[Dataset entries]

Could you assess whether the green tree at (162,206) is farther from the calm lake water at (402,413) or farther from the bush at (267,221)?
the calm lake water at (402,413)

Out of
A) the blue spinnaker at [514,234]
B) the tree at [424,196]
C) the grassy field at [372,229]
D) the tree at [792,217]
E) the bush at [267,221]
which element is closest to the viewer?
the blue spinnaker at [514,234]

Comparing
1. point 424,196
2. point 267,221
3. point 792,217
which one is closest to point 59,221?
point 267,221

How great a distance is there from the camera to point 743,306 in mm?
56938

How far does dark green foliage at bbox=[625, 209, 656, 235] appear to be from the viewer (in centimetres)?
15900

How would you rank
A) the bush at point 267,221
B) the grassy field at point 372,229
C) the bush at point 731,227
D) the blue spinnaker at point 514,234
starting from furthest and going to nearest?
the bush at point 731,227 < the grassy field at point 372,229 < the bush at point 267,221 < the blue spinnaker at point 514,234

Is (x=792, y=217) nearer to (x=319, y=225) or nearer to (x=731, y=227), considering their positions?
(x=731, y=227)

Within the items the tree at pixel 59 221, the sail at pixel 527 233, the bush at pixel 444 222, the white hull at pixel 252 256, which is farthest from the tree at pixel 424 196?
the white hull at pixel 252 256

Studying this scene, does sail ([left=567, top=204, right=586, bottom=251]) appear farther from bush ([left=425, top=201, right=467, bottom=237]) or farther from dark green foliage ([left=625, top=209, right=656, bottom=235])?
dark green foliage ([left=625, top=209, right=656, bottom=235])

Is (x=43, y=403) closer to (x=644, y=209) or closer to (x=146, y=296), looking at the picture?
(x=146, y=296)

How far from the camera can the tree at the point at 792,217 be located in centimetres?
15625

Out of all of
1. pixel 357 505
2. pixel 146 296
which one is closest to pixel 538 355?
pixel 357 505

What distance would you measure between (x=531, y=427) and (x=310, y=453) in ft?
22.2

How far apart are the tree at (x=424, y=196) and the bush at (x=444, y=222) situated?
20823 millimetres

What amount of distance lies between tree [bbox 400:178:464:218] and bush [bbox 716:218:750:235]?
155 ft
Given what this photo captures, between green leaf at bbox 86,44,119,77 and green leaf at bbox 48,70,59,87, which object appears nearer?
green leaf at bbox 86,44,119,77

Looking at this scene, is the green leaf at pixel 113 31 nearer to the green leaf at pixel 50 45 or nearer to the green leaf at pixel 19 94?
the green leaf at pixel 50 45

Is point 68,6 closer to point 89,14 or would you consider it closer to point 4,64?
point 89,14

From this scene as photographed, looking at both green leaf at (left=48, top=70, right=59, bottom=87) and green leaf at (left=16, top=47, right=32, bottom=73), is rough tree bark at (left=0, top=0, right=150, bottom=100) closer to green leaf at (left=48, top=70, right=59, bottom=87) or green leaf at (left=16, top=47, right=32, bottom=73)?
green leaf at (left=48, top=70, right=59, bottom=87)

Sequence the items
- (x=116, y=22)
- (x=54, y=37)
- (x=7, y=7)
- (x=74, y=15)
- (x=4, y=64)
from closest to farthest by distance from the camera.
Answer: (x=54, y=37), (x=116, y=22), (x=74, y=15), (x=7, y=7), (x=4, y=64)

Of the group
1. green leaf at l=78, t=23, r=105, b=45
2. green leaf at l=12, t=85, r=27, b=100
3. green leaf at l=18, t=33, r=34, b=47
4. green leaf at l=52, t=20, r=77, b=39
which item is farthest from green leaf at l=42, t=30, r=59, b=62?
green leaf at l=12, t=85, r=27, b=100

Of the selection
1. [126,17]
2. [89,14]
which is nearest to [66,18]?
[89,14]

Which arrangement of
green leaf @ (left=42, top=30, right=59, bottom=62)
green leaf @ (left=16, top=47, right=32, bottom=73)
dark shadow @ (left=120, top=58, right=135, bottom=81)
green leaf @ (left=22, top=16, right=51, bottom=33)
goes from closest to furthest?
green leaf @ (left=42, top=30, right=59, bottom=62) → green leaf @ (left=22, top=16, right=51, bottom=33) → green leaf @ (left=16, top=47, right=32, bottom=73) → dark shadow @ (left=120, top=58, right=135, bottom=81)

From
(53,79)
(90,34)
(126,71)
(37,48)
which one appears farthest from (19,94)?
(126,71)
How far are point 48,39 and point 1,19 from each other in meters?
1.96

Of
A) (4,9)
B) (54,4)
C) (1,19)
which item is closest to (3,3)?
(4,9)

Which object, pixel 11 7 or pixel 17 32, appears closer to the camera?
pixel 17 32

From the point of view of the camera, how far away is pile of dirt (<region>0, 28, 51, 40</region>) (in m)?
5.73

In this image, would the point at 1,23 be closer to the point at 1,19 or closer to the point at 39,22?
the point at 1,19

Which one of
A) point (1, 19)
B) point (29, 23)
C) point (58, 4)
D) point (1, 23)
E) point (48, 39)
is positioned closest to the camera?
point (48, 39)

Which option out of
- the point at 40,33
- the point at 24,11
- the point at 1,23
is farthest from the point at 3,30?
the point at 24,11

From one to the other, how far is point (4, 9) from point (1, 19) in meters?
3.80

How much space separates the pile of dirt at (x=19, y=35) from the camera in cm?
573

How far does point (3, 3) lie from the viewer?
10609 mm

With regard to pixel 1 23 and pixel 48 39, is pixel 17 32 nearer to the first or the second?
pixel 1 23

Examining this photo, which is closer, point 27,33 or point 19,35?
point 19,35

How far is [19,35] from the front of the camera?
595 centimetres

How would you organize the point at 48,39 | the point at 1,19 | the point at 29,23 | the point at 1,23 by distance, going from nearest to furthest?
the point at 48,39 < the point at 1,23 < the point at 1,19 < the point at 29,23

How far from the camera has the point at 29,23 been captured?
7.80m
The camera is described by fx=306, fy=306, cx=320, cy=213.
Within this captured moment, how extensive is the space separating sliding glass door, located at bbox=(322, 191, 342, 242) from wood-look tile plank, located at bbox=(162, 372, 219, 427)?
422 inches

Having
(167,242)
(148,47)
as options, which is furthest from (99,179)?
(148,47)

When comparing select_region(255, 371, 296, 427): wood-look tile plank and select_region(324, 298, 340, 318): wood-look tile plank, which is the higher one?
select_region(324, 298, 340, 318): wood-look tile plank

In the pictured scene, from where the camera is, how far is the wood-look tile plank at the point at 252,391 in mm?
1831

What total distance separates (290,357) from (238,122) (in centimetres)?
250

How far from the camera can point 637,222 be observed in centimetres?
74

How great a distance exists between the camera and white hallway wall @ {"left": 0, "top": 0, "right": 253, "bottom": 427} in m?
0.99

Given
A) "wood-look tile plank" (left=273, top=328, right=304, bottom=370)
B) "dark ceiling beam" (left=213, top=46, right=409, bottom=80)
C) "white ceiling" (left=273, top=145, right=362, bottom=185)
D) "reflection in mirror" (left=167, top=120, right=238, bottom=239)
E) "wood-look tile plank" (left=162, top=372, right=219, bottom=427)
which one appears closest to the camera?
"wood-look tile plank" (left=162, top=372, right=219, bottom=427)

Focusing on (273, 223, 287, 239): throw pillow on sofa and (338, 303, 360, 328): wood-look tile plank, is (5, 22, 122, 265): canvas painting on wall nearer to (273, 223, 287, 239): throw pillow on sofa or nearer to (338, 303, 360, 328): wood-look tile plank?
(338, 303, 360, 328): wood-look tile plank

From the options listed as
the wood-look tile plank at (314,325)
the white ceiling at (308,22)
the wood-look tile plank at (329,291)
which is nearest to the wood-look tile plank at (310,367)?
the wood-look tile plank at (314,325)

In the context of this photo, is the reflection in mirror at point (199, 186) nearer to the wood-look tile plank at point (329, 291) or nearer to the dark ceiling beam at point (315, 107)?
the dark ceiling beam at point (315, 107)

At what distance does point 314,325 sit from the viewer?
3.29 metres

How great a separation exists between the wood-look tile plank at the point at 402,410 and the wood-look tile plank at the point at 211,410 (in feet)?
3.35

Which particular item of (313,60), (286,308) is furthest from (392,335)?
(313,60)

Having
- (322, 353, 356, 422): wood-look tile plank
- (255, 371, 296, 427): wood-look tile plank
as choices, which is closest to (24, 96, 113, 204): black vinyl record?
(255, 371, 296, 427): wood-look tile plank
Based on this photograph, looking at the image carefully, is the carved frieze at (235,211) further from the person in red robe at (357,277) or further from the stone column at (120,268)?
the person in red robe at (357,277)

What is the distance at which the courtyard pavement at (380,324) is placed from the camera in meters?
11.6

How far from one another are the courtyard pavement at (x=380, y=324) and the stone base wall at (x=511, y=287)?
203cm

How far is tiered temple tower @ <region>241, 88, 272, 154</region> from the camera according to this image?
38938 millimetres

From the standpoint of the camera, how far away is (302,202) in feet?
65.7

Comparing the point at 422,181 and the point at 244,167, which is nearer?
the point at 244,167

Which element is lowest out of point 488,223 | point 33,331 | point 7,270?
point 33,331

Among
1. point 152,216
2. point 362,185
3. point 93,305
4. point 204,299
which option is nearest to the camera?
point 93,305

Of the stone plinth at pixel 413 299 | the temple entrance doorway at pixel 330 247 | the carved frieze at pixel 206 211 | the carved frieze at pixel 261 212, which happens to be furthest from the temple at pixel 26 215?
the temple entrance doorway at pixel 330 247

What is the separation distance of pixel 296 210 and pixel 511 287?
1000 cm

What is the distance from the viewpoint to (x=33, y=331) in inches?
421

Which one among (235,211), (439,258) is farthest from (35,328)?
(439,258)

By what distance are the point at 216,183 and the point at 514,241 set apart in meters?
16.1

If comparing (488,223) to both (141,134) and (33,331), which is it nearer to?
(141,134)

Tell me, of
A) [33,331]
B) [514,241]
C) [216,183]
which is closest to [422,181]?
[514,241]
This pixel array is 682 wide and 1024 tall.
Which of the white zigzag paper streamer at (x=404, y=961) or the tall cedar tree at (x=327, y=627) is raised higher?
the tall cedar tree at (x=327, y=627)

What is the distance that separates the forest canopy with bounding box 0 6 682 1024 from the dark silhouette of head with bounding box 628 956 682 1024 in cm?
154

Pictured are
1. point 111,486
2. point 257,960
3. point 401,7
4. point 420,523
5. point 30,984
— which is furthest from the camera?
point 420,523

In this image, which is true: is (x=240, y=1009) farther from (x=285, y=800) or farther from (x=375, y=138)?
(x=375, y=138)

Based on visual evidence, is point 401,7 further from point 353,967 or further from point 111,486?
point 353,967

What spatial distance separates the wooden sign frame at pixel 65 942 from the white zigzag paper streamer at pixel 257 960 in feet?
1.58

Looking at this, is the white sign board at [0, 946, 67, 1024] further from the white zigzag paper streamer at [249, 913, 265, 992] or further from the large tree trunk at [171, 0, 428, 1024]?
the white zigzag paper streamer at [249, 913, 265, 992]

● **STATED PROBLEM**
From the line containing "How great a distance is" through the line containing "the bush at point 731,227 <", render the listing above as a numbered list, leaving out blank lines.

● **EXPECTED ANSWER**
1. How great a distance is there from the camera to point 743,306 in mm?
2. 56938
3. How far does dark green foliage at bbox=[625, 209, 656, 235] appear to be from the viewer (in centimetres)?
4. 15900
5. How would you rank
6. A) the bush at point 267,221
7. B) the grassy field at point 372,229
8. C) the bush at point 731,227
9. D) the blue spinnaker at point 514,234
10. starting from furthest and going to nearest?
11. the bush at point 731,227 < the grassy field at point 372,229 < the bush at point 267,221 < the blue spinnaker at point 514,234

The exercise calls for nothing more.